[Dataset entries]
Content starts

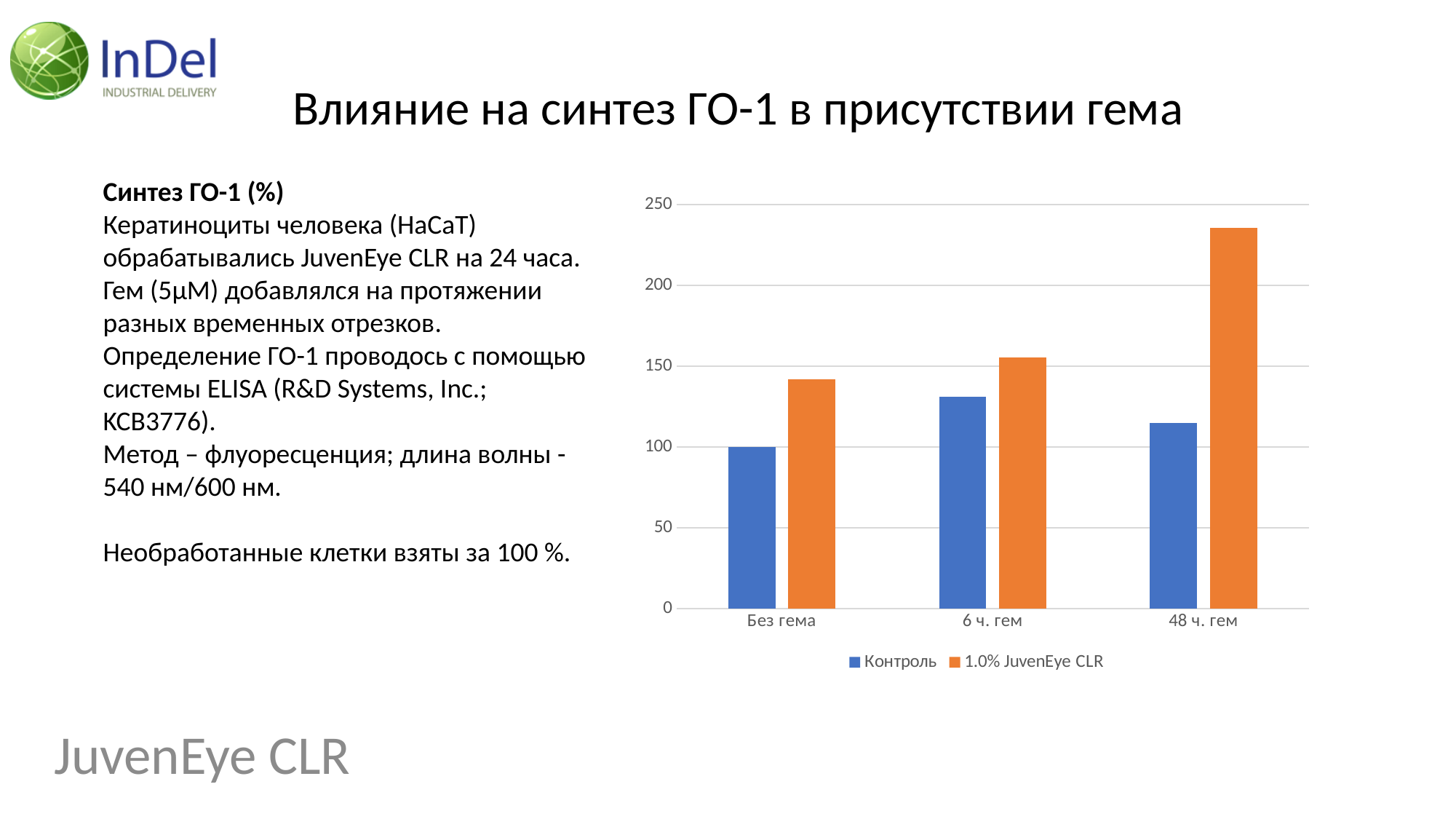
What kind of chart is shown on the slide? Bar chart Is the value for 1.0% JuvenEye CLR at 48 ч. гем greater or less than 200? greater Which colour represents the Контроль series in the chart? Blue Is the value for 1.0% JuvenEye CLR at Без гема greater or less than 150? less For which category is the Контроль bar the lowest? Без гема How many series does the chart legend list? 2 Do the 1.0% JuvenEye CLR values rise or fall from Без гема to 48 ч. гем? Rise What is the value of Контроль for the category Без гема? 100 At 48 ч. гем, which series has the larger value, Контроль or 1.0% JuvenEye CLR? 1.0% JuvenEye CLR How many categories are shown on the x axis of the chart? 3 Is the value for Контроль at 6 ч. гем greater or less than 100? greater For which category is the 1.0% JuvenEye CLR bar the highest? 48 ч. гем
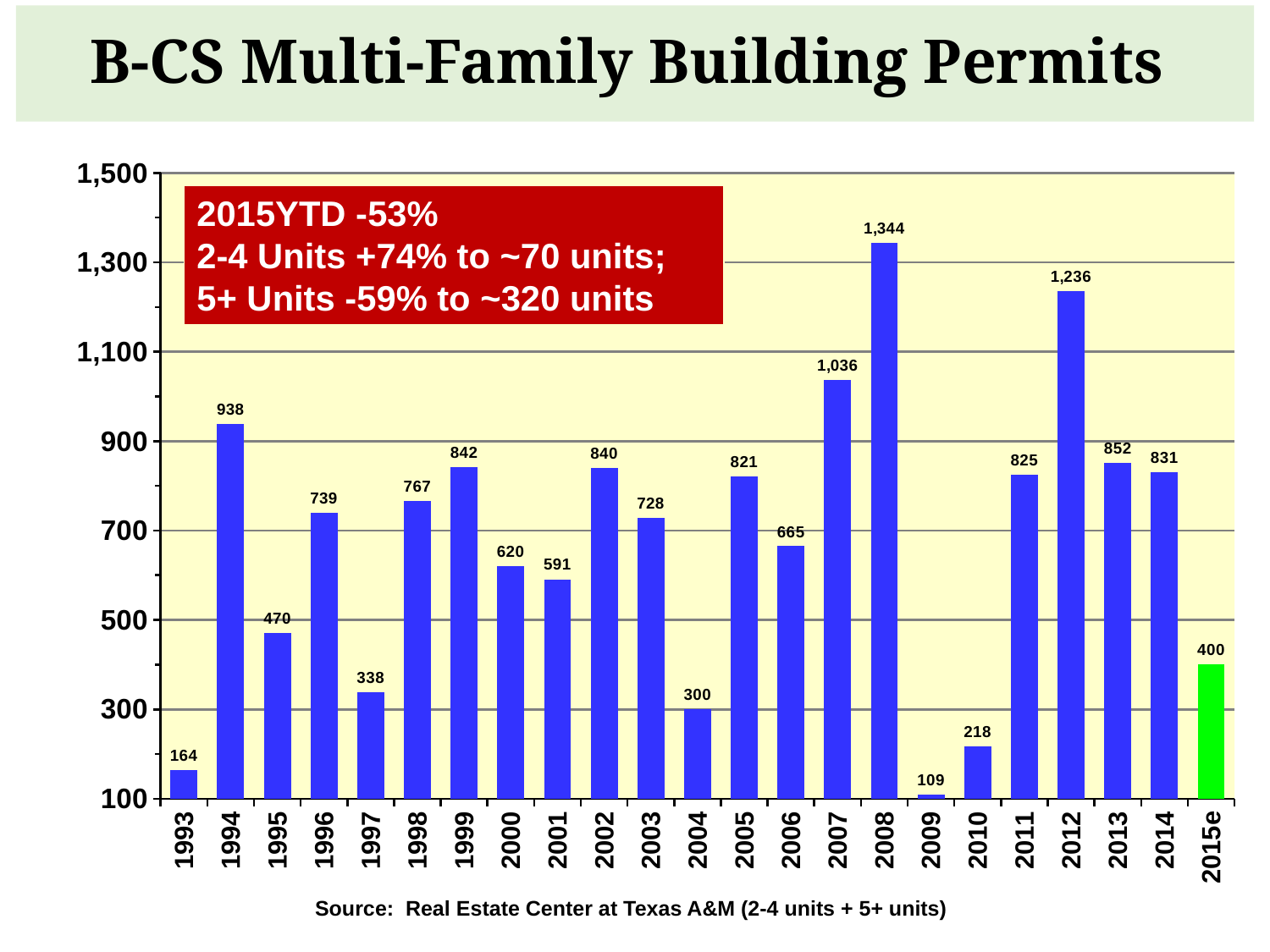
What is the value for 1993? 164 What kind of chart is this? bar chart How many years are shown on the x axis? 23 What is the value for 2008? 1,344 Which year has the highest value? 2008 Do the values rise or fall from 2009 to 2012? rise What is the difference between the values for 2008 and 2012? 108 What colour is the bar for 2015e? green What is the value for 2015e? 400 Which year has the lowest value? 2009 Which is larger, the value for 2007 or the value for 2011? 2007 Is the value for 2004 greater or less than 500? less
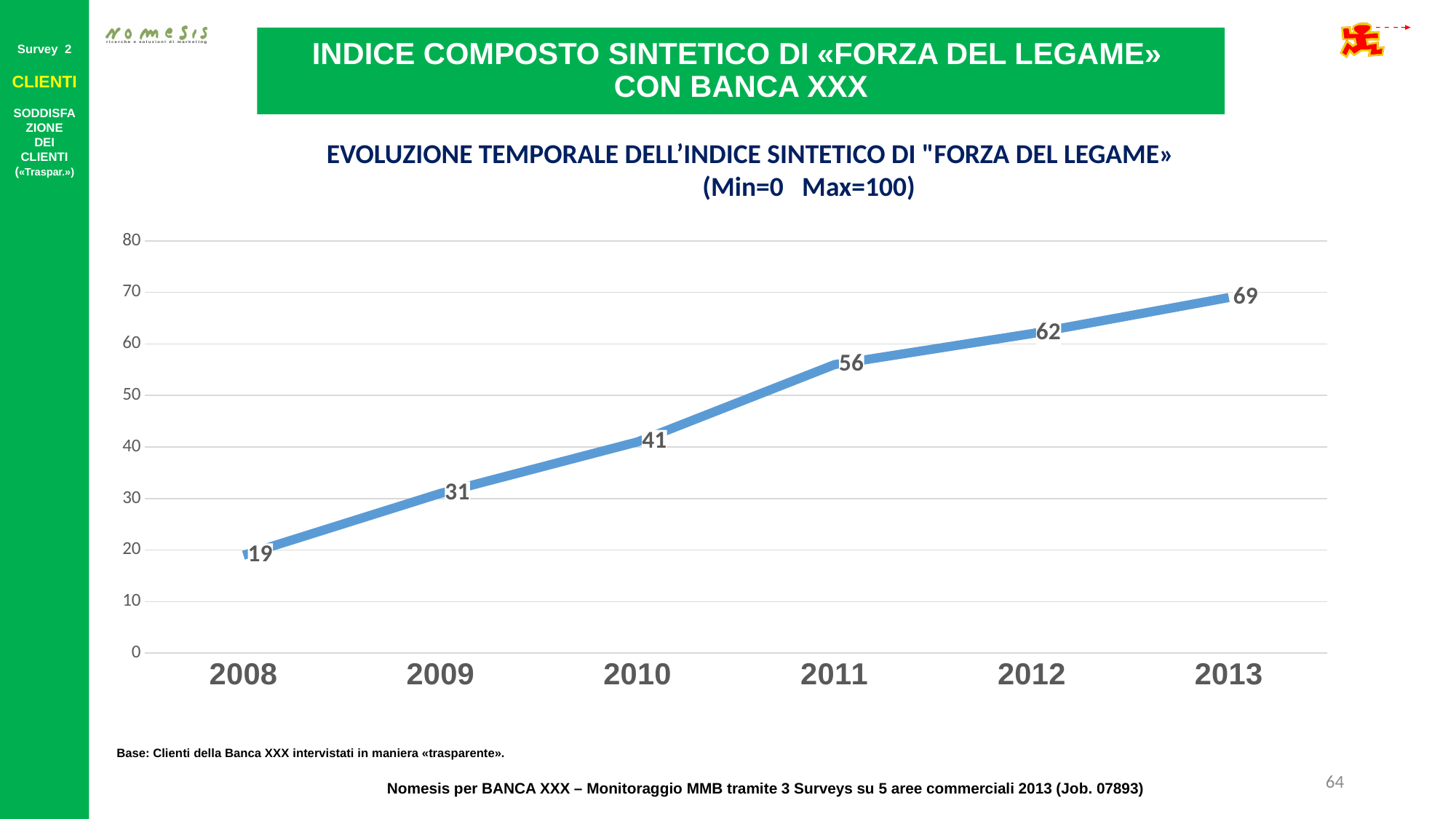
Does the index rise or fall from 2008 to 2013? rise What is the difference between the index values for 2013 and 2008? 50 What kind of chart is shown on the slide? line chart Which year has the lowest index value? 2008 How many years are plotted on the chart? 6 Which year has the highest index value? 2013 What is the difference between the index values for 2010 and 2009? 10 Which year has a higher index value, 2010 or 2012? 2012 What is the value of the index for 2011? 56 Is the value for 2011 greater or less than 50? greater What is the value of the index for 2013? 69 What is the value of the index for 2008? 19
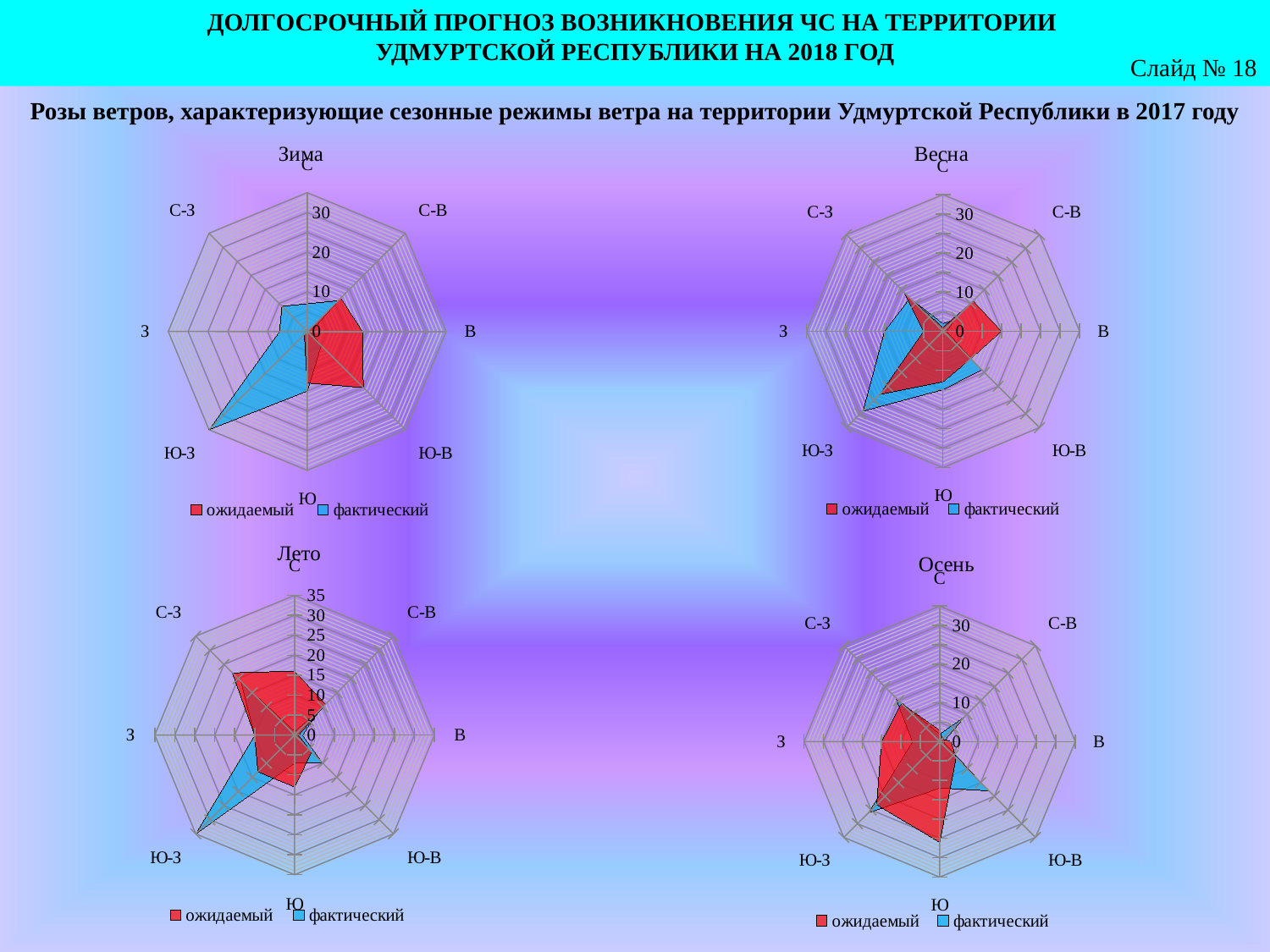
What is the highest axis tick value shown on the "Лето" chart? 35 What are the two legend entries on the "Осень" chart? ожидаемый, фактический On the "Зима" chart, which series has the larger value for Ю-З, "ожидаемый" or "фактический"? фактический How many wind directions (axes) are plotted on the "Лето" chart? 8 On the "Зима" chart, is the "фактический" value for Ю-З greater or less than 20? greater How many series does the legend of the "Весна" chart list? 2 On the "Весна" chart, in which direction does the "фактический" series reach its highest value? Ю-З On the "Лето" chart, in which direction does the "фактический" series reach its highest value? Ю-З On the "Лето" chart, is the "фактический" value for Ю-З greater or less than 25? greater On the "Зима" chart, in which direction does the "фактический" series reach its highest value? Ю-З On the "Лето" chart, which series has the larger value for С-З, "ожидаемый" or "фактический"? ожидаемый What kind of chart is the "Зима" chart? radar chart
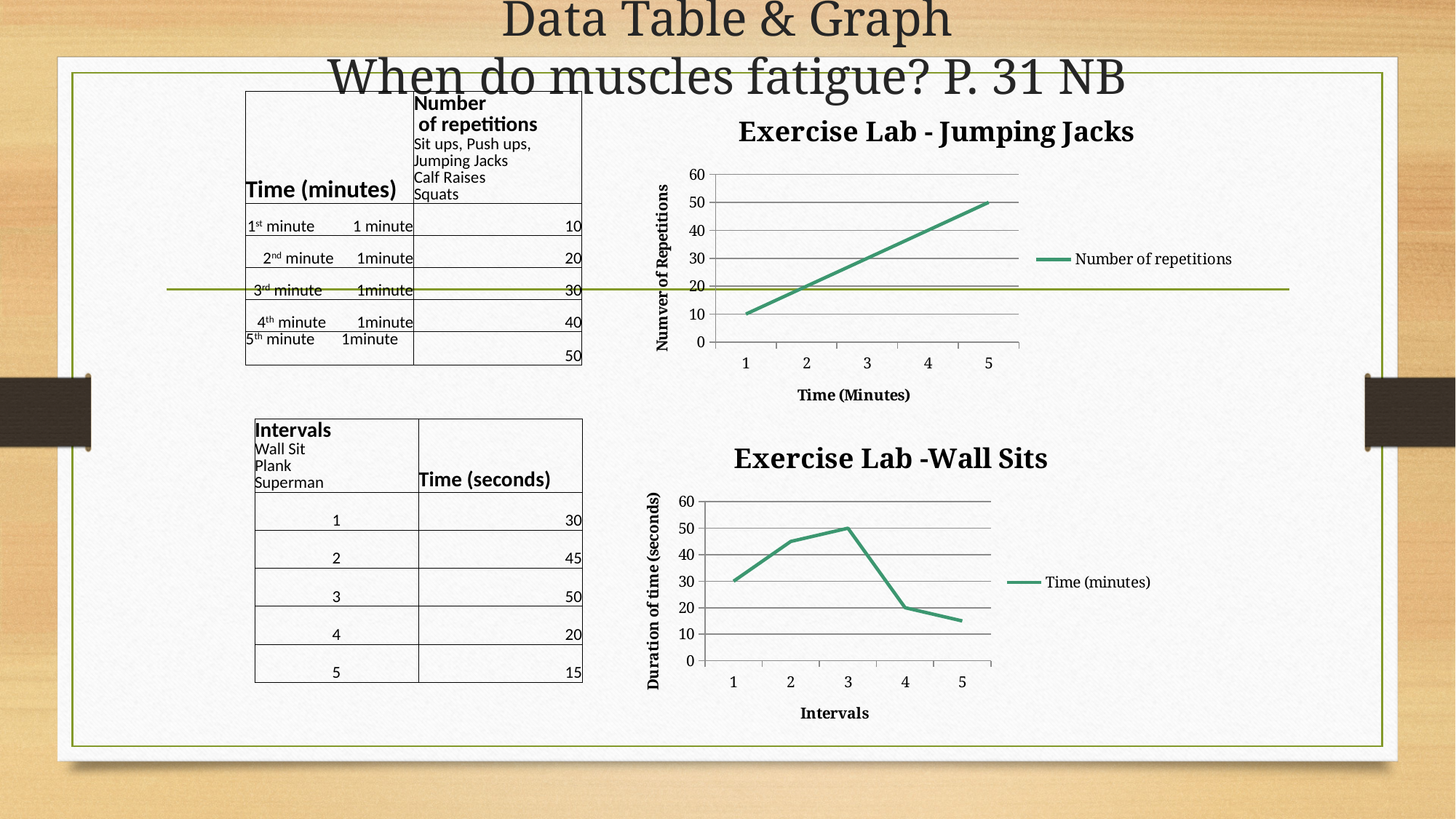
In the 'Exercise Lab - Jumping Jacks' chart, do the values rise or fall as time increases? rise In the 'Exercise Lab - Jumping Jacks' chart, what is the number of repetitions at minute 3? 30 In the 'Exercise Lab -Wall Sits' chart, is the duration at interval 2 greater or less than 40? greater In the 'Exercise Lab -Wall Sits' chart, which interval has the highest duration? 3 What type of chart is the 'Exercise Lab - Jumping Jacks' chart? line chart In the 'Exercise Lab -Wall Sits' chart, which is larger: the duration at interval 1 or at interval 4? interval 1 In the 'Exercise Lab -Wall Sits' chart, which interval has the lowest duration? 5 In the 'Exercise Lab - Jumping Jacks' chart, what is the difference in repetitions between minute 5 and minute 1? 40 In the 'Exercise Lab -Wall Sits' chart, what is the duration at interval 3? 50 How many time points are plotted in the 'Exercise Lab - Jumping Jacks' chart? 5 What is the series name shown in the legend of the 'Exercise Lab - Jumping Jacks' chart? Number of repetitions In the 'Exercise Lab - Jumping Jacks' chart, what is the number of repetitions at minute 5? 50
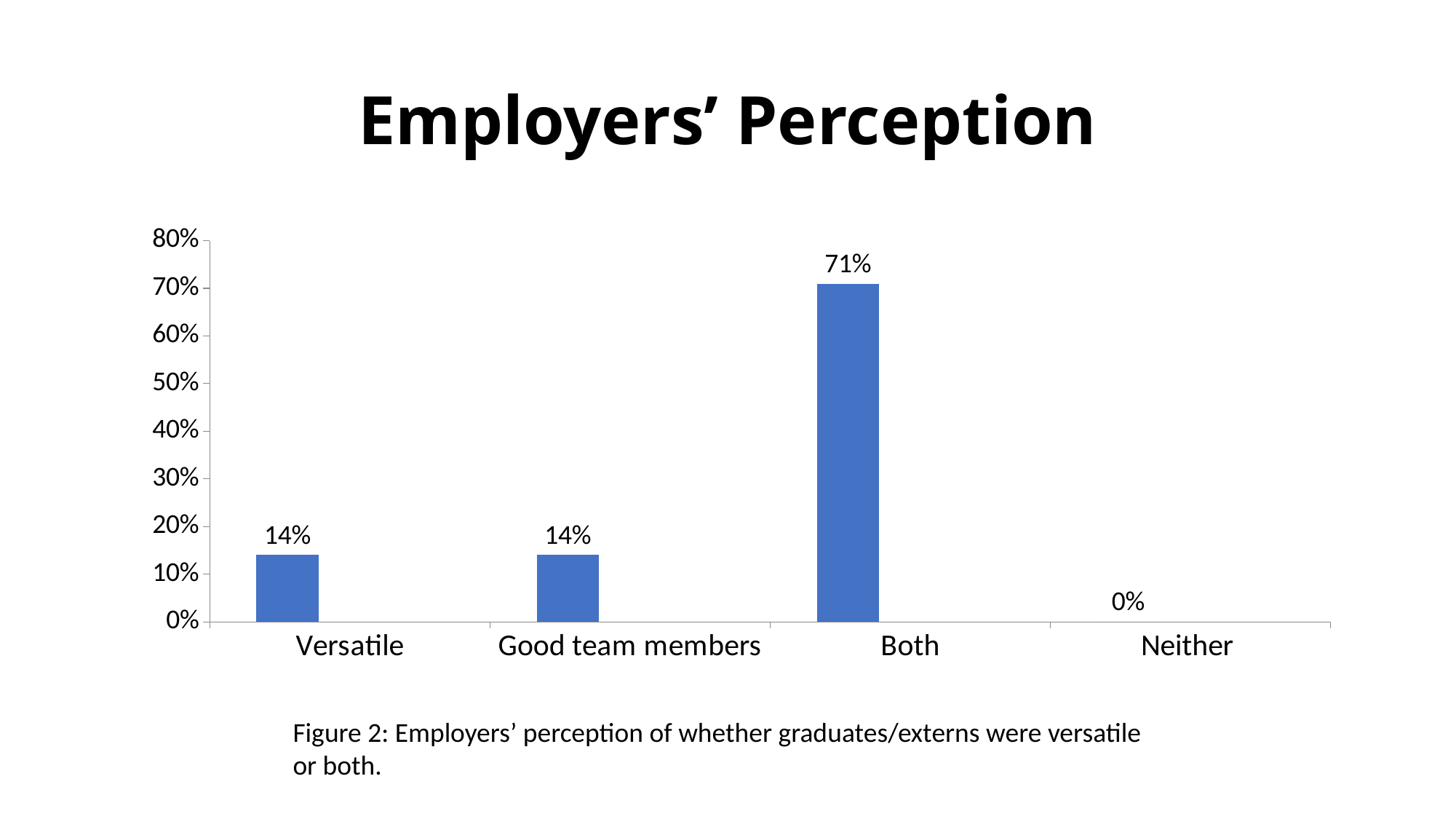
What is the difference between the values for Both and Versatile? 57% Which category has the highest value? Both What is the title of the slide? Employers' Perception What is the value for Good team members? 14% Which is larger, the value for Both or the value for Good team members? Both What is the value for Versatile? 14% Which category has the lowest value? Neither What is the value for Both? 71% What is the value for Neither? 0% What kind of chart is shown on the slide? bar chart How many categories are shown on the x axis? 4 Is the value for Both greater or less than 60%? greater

Content ends

WHAT YOU ARE ASKED TO DO ▸ Pick out every line of the items above that contains the string "colour", matching case exactly.

ANSWER SPACE ▸
What kind of chart is shown on the slide? Bar chart Is the value for 1.0% JuvenEye CLR at 48 ч. гем greater or less than 200? greater Which colour represents the Контроль series in the chart? Blue Is the value for 1.0% JuvenEye CLR at Без гема greater or less than 150? less For which category is the Контроль bar the lowest? Без гема How many series does the chart legend list? 2 Do the 1.0% JuvenEye CLR values rise or fall from Без гема to 48 ч. гем? Rise What is the value of Контроль for the category Без гема? 100 At 48 ч. гем, which series has the larger value, Контроль or 1.0% JuvenEye CLR? 1.0% JuvenEye CLR How many categories are shown on the x axis of the chart? 3 Is the value for Контроль at 6 ч. гем greater or less than 100? greater For which category is the 1.0% JuvenEye CLR bar the highest? 48 ч. гем
What is the value for 1993? 164 What kind of chart is this? bar chart How many years are shown on the x axis? 23 What is the value for 2008? 1,344 Which year has the highest value? 2008 Do the values rise or fall from 2009 to 2012? rise What is the difference between the values for 2008 and 2012? 108 What colour is the bar for 2015e? green What is the value for 2015e? 400 Which year has the lowest value? 2009 Which is larger, the value for 2007 or the value for 2011? 2007 Is the value for 2004 greater or less than 500? less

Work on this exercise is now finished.